= Tamagawa number =

Mathematical concept

In mathematics, the Tamagawa number $\tau(G)$ of a semisimple algebraic group defined over a global field k is the measure of $G(\mathbb{A})/G(k)$, where $\mathbb{A}$ is the adele ring of k. Tamagawa numbers were introduced by Tamagawa (1966), and named after him by Weil (1959).

Tsuneo Tamagawa's observation was that, starting from an invariant differential form ω on G, defined over k, the measure involved was well-defined: while ω could be replaced by cω with c a non-zero element of $k$, the product formula for valuations in k is reflected by the independence from c of the measure of the quotient, for the product measure constructed from ω on each effective factor. The computation of Tamagawa numbers for semisimple groups contains important parts of classical quadratic form theory.

==Definition==
Let k be a global field, A its ring of adeles, and G a semisimple algebraic group defined over k.

Choose Haar measures on the completions k_{v} of k such that O_{v} has volume 1 for all but finitely many places v. These then induce a Haar measure on A, which we further assume is normalized so that A/k has volume 1 with respect to the induced quotient measure.

The Tamagawa measure on the adelic algebraic group G(A) is now defined as follows. Take a left-invariant n-form ω on G(k) defined over k, where n is the dimension of G. This, together with the above choices of Haar measure on the k_{v}, induces Haar measures on G(k_{v}) for all places of v. As G is semisimple, the product of these measures yields a Haar measure on G(A), called the Tamagawa measure. The Tamagawa measure does not depend on the choice of ω, nor on the choice of measures on the k_{v}, because multiplying ω by an element of k* multiplies the Haar measure on G(A) by 1, using the product formula for valuations.

The Tamagawa number τ(G) is defined to be the Tamagawa measure of G(A)/G(k).

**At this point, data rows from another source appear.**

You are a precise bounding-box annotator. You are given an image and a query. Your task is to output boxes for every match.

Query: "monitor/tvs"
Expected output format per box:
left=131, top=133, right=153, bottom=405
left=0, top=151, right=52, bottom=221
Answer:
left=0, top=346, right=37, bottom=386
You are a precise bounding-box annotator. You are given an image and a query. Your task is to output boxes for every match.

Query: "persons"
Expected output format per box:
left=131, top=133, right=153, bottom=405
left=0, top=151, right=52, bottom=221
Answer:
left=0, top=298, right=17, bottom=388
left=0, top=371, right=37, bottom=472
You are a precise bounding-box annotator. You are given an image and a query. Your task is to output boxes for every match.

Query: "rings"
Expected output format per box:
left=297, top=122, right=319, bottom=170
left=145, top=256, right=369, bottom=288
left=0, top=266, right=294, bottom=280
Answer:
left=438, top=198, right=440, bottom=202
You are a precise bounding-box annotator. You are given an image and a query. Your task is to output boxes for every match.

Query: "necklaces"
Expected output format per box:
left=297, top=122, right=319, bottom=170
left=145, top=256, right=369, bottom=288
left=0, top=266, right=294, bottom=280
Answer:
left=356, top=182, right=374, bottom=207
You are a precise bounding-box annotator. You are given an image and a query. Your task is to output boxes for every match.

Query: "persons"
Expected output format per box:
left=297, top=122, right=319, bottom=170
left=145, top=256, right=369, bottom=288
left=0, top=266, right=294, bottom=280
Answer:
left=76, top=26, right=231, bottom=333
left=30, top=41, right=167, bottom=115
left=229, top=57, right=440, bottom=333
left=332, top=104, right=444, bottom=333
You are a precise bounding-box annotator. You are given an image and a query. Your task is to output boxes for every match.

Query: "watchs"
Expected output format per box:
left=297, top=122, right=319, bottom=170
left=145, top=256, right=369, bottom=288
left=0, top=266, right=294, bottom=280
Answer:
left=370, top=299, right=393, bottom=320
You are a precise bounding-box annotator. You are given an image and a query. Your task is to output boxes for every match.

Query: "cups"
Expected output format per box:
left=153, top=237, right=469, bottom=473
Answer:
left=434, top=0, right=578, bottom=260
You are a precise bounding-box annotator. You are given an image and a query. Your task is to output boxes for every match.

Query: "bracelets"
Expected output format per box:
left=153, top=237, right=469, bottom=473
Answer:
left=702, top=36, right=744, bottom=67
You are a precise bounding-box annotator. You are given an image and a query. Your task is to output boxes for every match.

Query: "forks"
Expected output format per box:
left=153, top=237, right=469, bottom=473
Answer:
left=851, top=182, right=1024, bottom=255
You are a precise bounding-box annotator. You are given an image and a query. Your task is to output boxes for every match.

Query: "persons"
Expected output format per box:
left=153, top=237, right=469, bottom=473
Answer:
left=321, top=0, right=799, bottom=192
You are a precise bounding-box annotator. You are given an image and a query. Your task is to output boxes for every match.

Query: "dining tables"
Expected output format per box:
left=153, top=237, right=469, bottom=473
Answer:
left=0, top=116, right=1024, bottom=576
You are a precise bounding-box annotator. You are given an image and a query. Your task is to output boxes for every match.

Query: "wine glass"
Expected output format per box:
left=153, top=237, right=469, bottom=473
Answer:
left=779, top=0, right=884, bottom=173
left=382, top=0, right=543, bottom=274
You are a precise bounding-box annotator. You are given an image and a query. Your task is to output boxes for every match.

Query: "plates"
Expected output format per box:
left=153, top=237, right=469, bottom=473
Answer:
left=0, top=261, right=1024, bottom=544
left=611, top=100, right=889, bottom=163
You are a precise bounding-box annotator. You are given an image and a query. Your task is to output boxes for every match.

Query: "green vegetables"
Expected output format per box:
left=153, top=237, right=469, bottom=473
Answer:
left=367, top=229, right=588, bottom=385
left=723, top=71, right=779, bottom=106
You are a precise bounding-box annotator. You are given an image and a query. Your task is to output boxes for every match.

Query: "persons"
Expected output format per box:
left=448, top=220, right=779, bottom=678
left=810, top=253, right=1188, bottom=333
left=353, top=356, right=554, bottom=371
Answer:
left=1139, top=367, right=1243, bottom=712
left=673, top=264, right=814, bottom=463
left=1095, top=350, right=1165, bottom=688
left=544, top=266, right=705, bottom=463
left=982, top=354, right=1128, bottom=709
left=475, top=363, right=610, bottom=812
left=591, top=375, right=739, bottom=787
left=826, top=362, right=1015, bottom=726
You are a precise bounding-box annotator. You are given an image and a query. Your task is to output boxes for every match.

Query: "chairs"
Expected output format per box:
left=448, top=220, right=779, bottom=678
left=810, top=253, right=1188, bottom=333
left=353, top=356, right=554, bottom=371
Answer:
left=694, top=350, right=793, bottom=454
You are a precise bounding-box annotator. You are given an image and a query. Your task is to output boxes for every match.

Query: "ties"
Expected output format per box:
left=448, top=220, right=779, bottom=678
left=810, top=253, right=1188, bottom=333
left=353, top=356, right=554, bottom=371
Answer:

==Weil's conjecture on Tamagawa numbers==

Weil's conjecture on Tamagawa numbers states that the Tamagawa number τ(G) of a simply connected (i.e. not having a proper algebraic covering) simple algebraic group defined over a number field is 1. Weil (1959) calculated the Tamagawa number in many cases of classical groups and observed that it is an integer in all considered cases and that it was equal to 1 in the cases when the group is simply connected. Ono (1963) found examples where the Tamagawa numbers are not integers, but the conjecture about the Tamagawa number of simply connected groups was proven in general by several works culminating in a paper by Kottwitz (1988) and for the analogue over function fields over finite fields by Gaitsgory & Lurie (2019).